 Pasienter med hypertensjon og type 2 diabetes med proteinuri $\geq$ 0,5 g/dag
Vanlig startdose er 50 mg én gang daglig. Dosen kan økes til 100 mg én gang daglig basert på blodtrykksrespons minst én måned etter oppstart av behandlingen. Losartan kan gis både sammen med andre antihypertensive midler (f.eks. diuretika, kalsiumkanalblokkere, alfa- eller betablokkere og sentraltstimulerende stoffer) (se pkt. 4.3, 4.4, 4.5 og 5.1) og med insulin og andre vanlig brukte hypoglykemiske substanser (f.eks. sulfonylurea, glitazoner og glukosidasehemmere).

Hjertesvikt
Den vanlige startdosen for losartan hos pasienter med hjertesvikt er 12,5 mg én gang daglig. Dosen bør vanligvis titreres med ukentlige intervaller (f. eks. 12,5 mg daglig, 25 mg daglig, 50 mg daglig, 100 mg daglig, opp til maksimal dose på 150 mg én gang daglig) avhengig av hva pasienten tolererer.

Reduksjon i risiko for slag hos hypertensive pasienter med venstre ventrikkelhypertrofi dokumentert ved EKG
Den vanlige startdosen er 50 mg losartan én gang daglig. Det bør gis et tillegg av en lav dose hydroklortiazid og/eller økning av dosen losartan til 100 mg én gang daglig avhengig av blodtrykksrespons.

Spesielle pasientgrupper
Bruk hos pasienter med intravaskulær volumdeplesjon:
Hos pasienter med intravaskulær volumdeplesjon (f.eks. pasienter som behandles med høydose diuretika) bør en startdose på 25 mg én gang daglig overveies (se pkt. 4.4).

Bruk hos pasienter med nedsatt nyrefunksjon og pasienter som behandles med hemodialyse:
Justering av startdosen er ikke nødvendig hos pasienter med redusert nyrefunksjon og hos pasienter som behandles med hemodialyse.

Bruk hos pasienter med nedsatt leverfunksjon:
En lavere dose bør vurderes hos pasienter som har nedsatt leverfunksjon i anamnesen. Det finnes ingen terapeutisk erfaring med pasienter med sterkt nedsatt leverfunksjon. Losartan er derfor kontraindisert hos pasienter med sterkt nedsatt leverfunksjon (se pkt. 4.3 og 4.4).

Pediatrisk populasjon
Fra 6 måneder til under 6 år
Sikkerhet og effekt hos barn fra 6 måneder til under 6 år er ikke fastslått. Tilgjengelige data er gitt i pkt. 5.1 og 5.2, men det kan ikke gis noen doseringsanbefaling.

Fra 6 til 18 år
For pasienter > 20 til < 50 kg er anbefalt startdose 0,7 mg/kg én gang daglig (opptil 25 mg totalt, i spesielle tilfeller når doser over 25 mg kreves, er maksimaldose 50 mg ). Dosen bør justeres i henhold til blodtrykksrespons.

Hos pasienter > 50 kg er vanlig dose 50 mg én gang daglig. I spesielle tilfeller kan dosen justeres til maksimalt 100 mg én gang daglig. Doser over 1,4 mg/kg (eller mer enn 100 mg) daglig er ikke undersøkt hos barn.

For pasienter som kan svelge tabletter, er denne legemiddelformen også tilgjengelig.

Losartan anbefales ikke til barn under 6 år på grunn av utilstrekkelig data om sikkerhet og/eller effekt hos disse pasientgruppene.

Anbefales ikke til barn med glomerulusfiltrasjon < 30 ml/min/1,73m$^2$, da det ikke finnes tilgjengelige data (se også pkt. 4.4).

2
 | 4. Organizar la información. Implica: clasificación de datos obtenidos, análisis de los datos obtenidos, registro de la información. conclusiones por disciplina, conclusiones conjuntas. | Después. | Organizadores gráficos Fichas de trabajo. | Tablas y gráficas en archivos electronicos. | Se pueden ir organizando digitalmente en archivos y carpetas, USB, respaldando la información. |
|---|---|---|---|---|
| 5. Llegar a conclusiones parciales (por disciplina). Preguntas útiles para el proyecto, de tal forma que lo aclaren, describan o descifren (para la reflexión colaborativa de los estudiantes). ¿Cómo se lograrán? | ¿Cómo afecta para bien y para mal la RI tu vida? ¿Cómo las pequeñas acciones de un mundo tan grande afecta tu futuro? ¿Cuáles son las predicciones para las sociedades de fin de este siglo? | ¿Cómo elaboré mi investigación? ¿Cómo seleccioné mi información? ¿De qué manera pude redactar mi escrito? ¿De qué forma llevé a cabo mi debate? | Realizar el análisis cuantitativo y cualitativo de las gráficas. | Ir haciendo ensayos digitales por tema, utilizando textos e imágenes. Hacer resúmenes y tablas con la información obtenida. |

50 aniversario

:::

WHAT YOU HAVE TO DO
Identify the lines above that contain the word "nedsatt", then copy them.

REPLY TO THE TASK
Bruk hos pasienter med nedsatt nyrefunksjon og pasienter som behandles med hemodialyse:
Bruk hos pasienter med nedsatt leverfunksjon:
En lavere dose bør vurderes hos pasienter som har nedsatt leverfunksjon i anamnesen. Det finnes ingen terapeutisk erfaring med pasienter med sterkt nedsatt leverfunksjon. Losartan er derfor kontraindisert hos pasienter med sterkt nedsatt leverfunksjon (se pkt. 4.3 og 4.4).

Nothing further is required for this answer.